By Andrew McKean
Since I joined the Powderhook team a week ago, lots of friends and colleagues have asked me the same question: Why? What is an ink-stained wretch of an outdoor writer doing with a bunch of computer geeks half my age? And how can a high-tech start-up ever have the grit and blood to speak passionately to people who define themselves in terms of grit and blood?
The answer is both easy – the Powderhook team is small, scrappy, and composed entirely of avid hunters, anglers, and outdoors folks like me who are committed to welcoming more people to each of those activities – and it’s hard. Hard because media – communicating ideas and information that has defined my career – is so fractured and noisy these days that trying to build an audience and deliver information has never been more challenging.
This is the competitive edge of Powderhook: It’s not your typical media company, or content-delivery device.

§ **Records from a data source**:
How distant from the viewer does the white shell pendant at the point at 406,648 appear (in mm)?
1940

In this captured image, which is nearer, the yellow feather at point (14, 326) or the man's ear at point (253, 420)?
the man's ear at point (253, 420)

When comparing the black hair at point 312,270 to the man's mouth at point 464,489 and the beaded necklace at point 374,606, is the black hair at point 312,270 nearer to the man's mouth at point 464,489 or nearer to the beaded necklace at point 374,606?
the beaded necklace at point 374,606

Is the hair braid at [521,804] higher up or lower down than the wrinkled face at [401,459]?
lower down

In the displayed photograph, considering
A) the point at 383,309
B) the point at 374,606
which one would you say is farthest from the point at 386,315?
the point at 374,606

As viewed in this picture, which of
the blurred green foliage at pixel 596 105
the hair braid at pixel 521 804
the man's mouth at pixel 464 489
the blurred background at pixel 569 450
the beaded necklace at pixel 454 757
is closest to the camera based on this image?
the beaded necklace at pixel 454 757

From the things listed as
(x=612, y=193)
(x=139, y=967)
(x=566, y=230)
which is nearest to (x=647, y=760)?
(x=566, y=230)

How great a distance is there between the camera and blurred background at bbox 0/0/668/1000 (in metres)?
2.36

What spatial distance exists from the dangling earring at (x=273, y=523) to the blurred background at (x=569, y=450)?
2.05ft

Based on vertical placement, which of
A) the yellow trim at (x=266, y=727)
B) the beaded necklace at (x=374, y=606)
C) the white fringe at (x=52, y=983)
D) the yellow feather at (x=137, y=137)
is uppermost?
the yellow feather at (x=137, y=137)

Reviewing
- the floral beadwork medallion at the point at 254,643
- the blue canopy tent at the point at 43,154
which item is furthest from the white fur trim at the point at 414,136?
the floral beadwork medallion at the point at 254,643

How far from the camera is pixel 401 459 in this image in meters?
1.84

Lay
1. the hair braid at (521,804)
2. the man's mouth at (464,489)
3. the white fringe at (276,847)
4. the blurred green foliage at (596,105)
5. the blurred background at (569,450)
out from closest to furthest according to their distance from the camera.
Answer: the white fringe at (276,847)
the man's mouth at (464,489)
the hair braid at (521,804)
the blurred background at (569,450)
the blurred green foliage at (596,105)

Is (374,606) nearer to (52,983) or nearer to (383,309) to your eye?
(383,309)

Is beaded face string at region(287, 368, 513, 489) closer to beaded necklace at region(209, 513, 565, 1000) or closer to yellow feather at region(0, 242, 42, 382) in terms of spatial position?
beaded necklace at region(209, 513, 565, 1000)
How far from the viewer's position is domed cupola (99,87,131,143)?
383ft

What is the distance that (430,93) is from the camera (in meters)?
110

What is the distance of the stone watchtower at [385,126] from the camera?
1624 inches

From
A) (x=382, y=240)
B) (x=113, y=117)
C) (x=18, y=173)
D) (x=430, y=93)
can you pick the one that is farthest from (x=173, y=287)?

§ **STATED EXERCISE 1**:
Answer these questions about the post on joining Powderhook:
(a) How long before writing had the writer joined the Powderhook team?
(b) Who makes up the Powderhook team, according to the post?
(c) What two things does the post say Powderhook is not?
§ **STATED EXERCISE 2**: What questions does the Powderhook post pose in the paragraph that begins "Since I joined the Powderhook team"? List every one.
§ **STATED EXERCISE 3**: Can you carry the post about joining Powderhook forward from its final sentence, in the same voice?
These records have no connection to the text.

§ **EXPECTED ANSWER 1**:
(a) A week.
(b) Avid hunters, anglers, and outdoors folks who are committed to welcoming more people to those activities.
(c) Your typical media company, or content-delivery device.

§ **EXPECTED ANSWER 2**:
- Why?
- What is an ink-stained wretch of an outdoor writer doing with a bunch of computer geeks half my age?
- And how can a high-tech start-up ever have the grit and blood to speak passionately to people who define themselves in terms of grit and blood?

§ **EXPECTED ANSWER 3**:
It’s mainly an app – a digital community that you can engage with on your phone. If you do one thing today, download the Powderhook app and plug in to the community. The element of Powderhook that I’m most excited about is our digital mentoring program, which connects people who want to learn more about the outdoors with people who have a lifetime of knowledge to share. Want to know where to catch crappie this weekend? Ask the app. Someone (probably a local) will have an inside tip. Want to help someone trying to figure out whether to hunt deer with a 6.5 Creedmoor or a .338 Win. Mag.? Then communicate your perspective through the app. Want to find a place to camp next month? Ask the app.
Eric Dinger, Powderhook’s co-founder, created the brand out of his belief that everyone in the country should be able to enjoy a good day outdoors. All the tools in Powderhook’s kit exist to enable that goal, to inspire, educate, prepare, and celebrate current and future outdoorsmen. More specifically (and ambitiously), Powderhook aims to create 3 million hunters in the next 5 years; participants who buy guns and ammunition, purchase licenses, and fuel the economy that sustains the American system of citizen-sportsmen and public wildlife.
So far, so good. But where do I fit in?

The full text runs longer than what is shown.